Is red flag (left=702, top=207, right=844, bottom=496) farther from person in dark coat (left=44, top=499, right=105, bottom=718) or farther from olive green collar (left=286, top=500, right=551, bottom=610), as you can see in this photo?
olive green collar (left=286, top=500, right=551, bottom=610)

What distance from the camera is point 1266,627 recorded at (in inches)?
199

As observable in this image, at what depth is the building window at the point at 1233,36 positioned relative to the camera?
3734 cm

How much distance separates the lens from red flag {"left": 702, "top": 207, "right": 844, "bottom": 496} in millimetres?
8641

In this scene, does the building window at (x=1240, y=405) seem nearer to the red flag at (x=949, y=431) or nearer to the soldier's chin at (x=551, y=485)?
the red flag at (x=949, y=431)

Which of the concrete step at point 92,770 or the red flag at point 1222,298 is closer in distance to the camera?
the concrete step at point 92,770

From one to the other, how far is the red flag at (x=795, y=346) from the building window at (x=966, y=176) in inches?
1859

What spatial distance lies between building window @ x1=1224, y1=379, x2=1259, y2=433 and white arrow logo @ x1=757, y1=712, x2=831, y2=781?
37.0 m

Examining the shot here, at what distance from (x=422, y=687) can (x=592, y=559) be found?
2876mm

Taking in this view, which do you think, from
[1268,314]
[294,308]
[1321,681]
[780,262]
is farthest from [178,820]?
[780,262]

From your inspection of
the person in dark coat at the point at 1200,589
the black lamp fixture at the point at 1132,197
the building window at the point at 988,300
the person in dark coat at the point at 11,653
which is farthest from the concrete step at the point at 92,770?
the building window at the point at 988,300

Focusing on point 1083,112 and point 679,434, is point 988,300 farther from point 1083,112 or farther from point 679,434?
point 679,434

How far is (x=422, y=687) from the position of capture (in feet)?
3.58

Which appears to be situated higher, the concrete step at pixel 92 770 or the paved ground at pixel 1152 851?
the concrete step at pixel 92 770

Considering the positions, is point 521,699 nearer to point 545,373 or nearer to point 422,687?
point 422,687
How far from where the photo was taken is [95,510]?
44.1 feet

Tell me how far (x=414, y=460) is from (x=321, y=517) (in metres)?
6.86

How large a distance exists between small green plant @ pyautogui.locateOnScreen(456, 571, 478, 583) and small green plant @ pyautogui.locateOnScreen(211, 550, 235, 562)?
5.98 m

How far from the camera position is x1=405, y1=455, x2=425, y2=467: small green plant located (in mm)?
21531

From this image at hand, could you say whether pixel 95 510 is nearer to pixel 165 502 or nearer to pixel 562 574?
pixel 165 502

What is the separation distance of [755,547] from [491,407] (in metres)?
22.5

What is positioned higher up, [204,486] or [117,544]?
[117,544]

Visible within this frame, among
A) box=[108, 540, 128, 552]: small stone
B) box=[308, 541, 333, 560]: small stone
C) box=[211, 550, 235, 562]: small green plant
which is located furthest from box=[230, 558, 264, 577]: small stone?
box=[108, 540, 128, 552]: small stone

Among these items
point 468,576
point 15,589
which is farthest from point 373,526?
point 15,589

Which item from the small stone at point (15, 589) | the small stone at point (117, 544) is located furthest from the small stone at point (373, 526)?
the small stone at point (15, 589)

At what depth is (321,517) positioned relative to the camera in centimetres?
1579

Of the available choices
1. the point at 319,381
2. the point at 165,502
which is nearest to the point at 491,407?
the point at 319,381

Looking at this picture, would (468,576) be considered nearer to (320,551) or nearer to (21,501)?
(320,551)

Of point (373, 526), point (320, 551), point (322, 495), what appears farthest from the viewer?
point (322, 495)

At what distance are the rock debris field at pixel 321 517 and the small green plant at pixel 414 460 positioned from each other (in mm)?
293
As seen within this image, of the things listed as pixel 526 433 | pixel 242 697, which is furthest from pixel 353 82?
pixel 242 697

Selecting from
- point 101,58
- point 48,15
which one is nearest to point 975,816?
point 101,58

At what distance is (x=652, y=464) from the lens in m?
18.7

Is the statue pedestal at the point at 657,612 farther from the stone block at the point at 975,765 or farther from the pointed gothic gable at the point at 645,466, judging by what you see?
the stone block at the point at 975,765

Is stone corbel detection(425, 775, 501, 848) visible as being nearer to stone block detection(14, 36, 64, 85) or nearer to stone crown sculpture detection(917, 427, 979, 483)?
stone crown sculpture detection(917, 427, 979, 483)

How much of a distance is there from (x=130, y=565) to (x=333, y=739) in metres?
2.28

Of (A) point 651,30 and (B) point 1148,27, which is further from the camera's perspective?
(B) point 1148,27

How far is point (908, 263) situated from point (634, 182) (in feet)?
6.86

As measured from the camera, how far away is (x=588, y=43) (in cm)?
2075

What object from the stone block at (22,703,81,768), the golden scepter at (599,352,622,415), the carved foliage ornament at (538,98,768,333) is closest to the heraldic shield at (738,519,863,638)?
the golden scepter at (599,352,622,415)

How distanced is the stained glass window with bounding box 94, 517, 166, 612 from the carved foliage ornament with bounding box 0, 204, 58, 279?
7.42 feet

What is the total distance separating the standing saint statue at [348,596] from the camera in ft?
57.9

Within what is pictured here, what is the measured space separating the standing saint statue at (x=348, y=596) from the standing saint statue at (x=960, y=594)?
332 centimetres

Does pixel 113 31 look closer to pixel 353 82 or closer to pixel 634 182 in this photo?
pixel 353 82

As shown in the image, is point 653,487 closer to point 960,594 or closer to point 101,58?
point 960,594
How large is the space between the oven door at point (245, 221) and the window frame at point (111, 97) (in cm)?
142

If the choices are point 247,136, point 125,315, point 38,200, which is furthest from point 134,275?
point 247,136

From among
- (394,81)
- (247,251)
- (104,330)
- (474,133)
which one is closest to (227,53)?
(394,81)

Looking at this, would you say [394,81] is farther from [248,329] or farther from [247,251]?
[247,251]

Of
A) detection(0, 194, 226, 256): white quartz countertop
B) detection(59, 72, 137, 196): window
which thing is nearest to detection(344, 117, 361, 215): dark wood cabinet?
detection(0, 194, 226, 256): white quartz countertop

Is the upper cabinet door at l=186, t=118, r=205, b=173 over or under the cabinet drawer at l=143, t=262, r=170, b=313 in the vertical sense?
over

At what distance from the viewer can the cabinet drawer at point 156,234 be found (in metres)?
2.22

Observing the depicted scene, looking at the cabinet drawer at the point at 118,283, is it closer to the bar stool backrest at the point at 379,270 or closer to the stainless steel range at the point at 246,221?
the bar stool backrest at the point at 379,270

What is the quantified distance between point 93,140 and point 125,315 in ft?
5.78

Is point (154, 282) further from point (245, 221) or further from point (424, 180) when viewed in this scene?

WHAT YOU WILL DO – Give the data from the line containing "What is the quantified" through the end as a Markdown table with columns Row and Text, numbering each line and leaving out blank lines.

CORRECT OUTPUT –
| Row | Text |
|---|---|
| 1 | What is the quantified distance between point 93,140 and point 125,315 in ft? |
| 2 | 5.78 |
| 3 | Is point (154, 282) further from point (245, 221) or further from point (424, 180) when viewed in this scene? |